[start of SOURCE EXCERPT]

Et in arcadia ego

Α project for a ubiquitous Kunsthalle

by Filipa Ramos

Ironically, there are many affinities between the natural set of classical Arcadia and the location of Como – the original stage for a proposal for an ubiquitous Kunsthalle. In fact there are so many that it seems more than a coincidence that a project with such a strong idealistic component was born in this idyllic – or should we say Arcadian – location.

Como, a city located on the Southern shore of the lake that shares its name, owes its natural charm to a good combination of a mild Mediterranean atmosphere and an alpine character, conferred by the proximity to the Prealps. Despite being just 40 km distant from Milan, it remains quite a remote location, traditionally more concerned with itself than with the outside, and largely indifferent to the vicissitudes and events of the larger city. The current Como focuses on its natural and historical resources and has an overall attitude of detachment from the activities of larger neighbouring cities. This willingness to turn its back on its neighbours is not entirely positive. Indeed its cultural activity is quite low for a middle-sized city in a wealthy location with an important natural and historical patrimony, from the local late-medieval school of painting (know as the “Comasine Masters”) to the legacy of Rationalist architecture, in particular that of architects Antonio Sant’Elia and Giuseppe Terragni.

It is also an irony that, despite its cultural and environmental attributes, the modern Como is commonly associated with extravagant and luxurious lifestyles, which are fed by a profusion of fashion boutiques, decadent restaurants, and top class hotels and villas that attract the rich and would-be rich to the area.

It was this isolation that motivated research into the possibility of providing the area with a forum exceeding the commonplace exchange of goods and attracting cultural and artistic proposals that relate to locals and international visitors.

However, it would have been difficult to impose on Como an institution that its inhabitants and visitors did not feel a need or desire for. For that reason a consultation project was conceived that would hopefully increase and nourish a sensibility for contemporary culture by inviting professionals from diverse areas of expertise of cultural production to come to Como and share with its inhabitants their ideas, visions and advice on how to create what would ideally become “the most beautiful Kunsthalle in the world”. This was a concept that was conceived by Marco De Michelis, director of the Antonio Ratti Foundation (responsible for developing the project), and carried out and supervised by myself.

Researching the possibility of establishing the most beautiful Kunsthalle in the world – that is, the conditions to create an exhibition space that would function in the best possible way – was developed through twenty-four encounters that took place over a two-year period, with an average of one per month.

[end of SOURCE EXCERPT]

• [EXERCISES]
A - Pull out the Kunsthalle essay word for word, everything from "Researching the possibility" down to "one per month.".
B - Name every individual person mentioned in the Kunsthalle essay, including its byline.
The data after this point has no connection to the Kunsthalle essay.

[start of RAW RECORDS]

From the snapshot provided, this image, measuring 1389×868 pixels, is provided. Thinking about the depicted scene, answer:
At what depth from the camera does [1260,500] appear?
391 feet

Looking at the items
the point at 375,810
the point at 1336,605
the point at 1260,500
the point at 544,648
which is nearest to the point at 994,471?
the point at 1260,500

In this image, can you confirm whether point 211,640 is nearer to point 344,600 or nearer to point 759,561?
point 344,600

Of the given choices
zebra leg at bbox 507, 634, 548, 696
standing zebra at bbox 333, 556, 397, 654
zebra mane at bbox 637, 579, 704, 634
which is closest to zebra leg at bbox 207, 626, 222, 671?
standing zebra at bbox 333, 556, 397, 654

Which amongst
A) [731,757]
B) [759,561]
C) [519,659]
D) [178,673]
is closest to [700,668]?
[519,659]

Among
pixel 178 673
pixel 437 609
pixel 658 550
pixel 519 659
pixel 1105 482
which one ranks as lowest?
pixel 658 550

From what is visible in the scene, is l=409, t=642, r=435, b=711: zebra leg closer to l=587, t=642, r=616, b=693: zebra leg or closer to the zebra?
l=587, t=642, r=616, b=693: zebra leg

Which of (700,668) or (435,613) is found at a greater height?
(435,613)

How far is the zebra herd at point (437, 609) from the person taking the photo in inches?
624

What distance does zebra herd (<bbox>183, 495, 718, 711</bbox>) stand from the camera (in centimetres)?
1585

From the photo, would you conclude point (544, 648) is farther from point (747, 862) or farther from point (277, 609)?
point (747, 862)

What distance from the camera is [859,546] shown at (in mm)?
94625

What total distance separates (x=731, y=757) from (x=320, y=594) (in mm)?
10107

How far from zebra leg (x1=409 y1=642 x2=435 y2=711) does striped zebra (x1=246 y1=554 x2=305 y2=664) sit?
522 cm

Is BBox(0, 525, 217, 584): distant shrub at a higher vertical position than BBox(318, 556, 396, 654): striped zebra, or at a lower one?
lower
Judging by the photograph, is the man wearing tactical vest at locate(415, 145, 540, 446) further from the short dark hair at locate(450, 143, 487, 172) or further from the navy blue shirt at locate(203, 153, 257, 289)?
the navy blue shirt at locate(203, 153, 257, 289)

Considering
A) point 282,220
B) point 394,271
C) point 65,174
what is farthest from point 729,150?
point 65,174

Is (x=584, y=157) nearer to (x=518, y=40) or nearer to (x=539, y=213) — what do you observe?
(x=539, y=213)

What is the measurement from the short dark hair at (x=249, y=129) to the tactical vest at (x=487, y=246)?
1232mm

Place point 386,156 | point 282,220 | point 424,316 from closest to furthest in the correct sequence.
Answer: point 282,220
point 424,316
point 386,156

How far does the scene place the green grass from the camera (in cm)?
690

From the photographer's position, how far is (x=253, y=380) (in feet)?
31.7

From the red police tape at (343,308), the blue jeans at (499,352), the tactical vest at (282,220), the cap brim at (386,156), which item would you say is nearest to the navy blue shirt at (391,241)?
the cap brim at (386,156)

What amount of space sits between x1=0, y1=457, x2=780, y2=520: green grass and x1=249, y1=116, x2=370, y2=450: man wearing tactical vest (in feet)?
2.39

[end of RAW RECORDS]

• [EXPECTED ANSWERS]
A -
Researching the possibility of establishing the most beautiful Kunsthalle in the world – that is, the conditions to create an exhibition space that would function in the best possible way – was developed through twenty-four encounters that took place over a two-year period, with an average of one per month.

B - Filipa Ramos, Antonio Sant'Elia, Giuseppe Terragni, Marco De Michelis